DOCUMENT EXCERPT START

Because foreign countries can import new U.S. drugs and price them however they see fit, many have largely checked out of the innovation business themselves. The U.S. produced 57% of the world’s new medicines between 2001 and 2010, up from less than a third in the 1970s, the Milken Institute reported in 2011.
The bottom line is that foreign countries freeload off American medical innovation, enjoying the fruits of U.S. ingenuity while forcing American consumers to shoulder a disproportionate share of the burden of funding research – effectively causing the American consumer to subsidize the pharmaceutical needs of foreign consumers.
President Trump says American companies have been getting “systematically ripped off” by foreign governments and firms. He’s right. Yet he has backed a proposal that would make the problem even worse—permitting Americans to buy prescription drugs from overseas retailers, a practice known as importation. This policy wouldn’t help American consumers much, but it would gut American pharmaceutical companies.
Importation would threaten the research-and-development efforts that yield new lifesaving drugs. Our strong intellectual-property laws, coupled with a comparatively free-market pricing system, encourage firms to research new treatments. Companies wouldn’t take on the enormous cost of developing a new drug without a solid chance of recouping their investment. On average, a new medicine takes 10 years and costs $2.6 billion to develop, according to the Tufts Center for the Study of Drug Development.
The problem is that rather than promote innovation, many other countries impose price controls on prescription drugs—including new medicines invented in the United States—to make them artificially cheaper for consumers. If American companies refuse to sell their medicines at these steeply discounted dictated prices, foreign countries threaten to break their patents and produce knockoff versions of the medicines.
For decades, federal officials have largely ignored these threats and left American research companies to fend for themselves. U.S. companies gave in to the bullying—quite understandably. Since they already spent the money to develop the drug, they figured it’s better to make some extra sales abroad, even if those sales are at a discount and they can rely on the American consumer for the majority of their per dose profit.
Foreign price controls succeed because they are carried on the back of the American consumer. The American consumer subsidizes the cost of foreign pharmaceutical costs making US healthcare costs higher while lowering the healthcare costs of foreign consumers.
The Bipartisan Congressional Trade Priorities and Accountability Act of 2015 requires the federal government to negotiate trade deals that “achieve the elimination of government measures such as price controls and reference pricing which deny full market access for United States products.” Mr. Trump might actually have the negotiating skills to turn that goal into reality.
If Mr. Trump wants to “bend the cost curve of healthcare” as Mr. Obama promised (and failed) then ending the subsidy of foreign consumers should be high on his list.

DOCUMENT EXCERPT END
SUPPLIED INFORMATION START

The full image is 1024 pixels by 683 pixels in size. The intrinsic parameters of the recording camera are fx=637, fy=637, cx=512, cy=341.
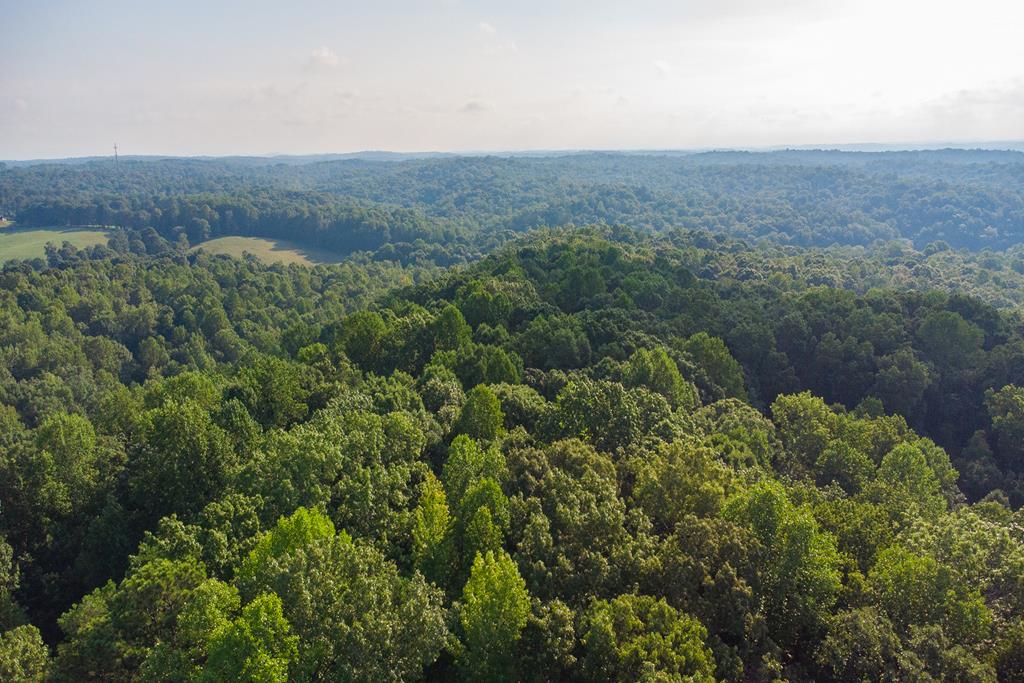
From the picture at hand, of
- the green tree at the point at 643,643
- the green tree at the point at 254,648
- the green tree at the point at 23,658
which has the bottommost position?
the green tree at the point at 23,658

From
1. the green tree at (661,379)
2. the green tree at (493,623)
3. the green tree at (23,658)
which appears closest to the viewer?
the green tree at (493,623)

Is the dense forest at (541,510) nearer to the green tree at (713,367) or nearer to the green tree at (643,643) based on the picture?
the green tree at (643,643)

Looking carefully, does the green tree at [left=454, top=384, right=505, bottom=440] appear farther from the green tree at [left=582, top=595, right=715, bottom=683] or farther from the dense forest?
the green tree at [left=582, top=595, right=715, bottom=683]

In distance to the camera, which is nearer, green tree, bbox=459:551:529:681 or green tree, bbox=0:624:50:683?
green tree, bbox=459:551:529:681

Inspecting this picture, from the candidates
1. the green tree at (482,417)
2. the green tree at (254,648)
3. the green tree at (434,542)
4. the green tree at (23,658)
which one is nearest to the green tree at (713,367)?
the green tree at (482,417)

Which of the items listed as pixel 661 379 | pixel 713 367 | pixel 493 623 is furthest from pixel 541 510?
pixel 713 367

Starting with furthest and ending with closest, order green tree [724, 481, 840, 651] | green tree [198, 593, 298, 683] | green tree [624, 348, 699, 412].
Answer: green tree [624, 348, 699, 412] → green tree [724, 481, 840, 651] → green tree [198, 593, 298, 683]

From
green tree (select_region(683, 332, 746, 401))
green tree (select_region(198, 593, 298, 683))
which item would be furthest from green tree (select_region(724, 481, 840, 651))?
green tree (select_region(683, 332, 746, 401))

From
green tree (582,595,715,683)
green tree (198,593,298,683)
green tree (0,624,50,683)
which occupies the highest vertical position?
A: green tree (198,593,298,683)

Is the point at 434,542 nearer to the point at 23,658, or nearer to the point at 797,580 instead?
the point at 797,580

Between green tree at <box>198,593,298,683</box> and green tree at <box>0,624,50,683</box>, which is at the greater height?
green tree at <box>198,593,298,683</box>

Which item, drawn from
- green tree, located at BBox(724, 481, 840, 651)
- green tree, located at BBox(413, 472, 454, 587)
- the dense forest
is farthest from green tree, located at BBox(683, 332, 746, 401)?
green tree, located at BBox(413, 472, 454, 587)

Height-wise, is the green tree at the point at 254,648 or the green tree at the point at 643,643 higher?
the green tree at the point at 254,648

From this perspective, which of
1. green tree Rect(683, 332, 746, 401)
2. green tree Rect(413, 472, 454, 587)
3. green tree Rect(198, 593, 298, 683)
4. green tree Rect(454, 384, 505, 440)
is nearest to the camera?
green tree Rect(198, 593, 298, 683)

SUPPLIED INFORMATION END

*ACTIVITY 1*: Summarize the drug pricing piece in two sentences.
*ACTIVITY 2*: In the drug pricing piece, substitute "copycat" for "knockoff" and reproduce the part starting with "The problem is" and going on through "of the medicines.".
*ACTIVITY 3*: According to the drug pricing piece, what share of the world's new medicines did the U.S. produce between 2001 and 2010?

*RESULT 1*: The piece argues that foreign countries use price controls and threats to break patents to get U.S.-developed drugs cheaply, which leaves American consumers subsidizing foreign consumers and paying for most pharmaceutical research. It says importation, which President Trump has backed, would gut American pharmaceutical companies and threaten drug development, and that ending the subsidy of foreign consumers should be high on his list.

*RESULT 2*:
The problem is that rather than promote innovation, many other countries impose price controls on prescription drugs—including new medicines invented in the United States—to make them artificially cheaper for consumers. If American companies refuse to sell their medicines at these steeply discounted dictated prices, foreign countries threaten to break their patents and produce copycat versions of the medicines.

*RESULT 3*: 57%